« L’étranger » de Baudelaire paraît quatre-vingts ans avant le roman de Camus. S’il y a eu emprunt, expliqua le romancier au sujet du titre, « il était inconscient et de réminiscence ». L’écrivain partage avec le poète-dandy une même sensation d’exil, la même attention aux misérables. Mais sa révolte sera autre, par-delà le piège de la solitude. 

– Qui aimes-tu le mieux, homme énigmatique, dis ? ton père, ta mère, ta sœur ou ton frère ?

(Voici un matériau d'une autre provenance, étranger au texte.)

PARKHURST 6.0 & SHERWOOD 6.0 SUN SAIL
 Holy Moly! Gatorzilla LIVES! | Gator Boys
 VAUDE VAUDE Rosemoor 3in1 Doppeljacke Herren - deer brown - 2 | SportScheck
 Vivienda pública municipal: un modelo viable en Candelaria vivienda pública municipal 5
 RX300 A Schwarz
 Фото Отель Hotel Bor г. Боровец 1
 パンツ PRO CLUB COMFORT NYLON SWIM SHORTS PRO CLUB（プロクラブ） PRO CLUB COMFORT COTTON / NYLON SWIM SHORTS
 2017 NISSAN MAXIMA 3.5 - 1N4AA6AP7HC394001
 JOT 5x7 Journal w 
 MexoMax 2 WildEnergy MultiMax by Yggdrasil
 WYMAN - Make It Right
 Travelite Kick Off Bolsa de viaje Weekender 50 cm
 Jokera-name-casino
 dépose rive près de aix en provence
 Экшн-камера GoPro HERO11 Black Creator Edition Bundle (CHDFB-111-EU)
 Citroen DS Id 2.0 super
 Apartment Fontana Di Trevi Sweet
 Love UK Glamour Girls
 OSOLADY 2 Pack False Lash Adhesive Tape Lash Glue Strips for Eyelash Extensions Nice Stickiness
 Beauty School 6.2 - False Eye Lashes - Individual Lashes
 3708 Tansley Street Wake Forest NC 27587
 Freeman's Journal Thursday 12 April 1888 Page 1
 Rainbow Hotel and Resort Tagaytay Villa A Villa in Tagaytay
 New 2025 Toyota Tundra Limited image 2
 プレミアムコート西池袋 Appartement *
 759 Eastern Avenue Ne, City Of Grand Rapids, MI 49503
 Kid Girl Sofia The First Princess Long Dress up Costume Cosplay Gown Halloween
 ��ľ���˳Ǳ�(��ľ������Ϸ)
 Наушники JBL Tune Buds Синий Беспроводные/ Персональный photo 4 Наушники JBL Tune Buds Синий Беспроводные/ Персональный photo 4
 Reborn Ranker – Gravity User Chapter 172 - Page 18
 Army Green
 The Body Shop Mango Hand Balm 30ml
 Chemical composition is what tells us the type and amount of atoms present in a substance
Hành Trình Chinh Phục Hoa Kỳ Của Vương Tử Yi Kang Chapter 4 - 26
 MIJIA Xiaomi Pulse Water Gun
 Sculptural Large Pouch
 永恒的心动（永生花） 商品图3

– Je n’ai ni père, ni mère, ni sœur, ni frère.
– Tes amis ?
– Vous vous servez là d’une parole dont le sens m’est resté jusqu’à ce jour inconnu.
– Ta patrie ?
– J’ignore sous quelle latitude elle est située.
– La beauté ?
– Je l’aimerais volontiers, déesse et immortelle.
– L’or ?
– Je le hais comme vous haïssez Dieu.
– Eh ! qu’aimes-tu donc, extraordinaire étranger ?
– J’aime les nuages… les nuages qui passent… là-bas… là-bas… les merveilleux nuages ! 

Paru pour la première fois dans La Presse, le 26 août 1862, et repris dans Le Spleen de Paris, en 1869.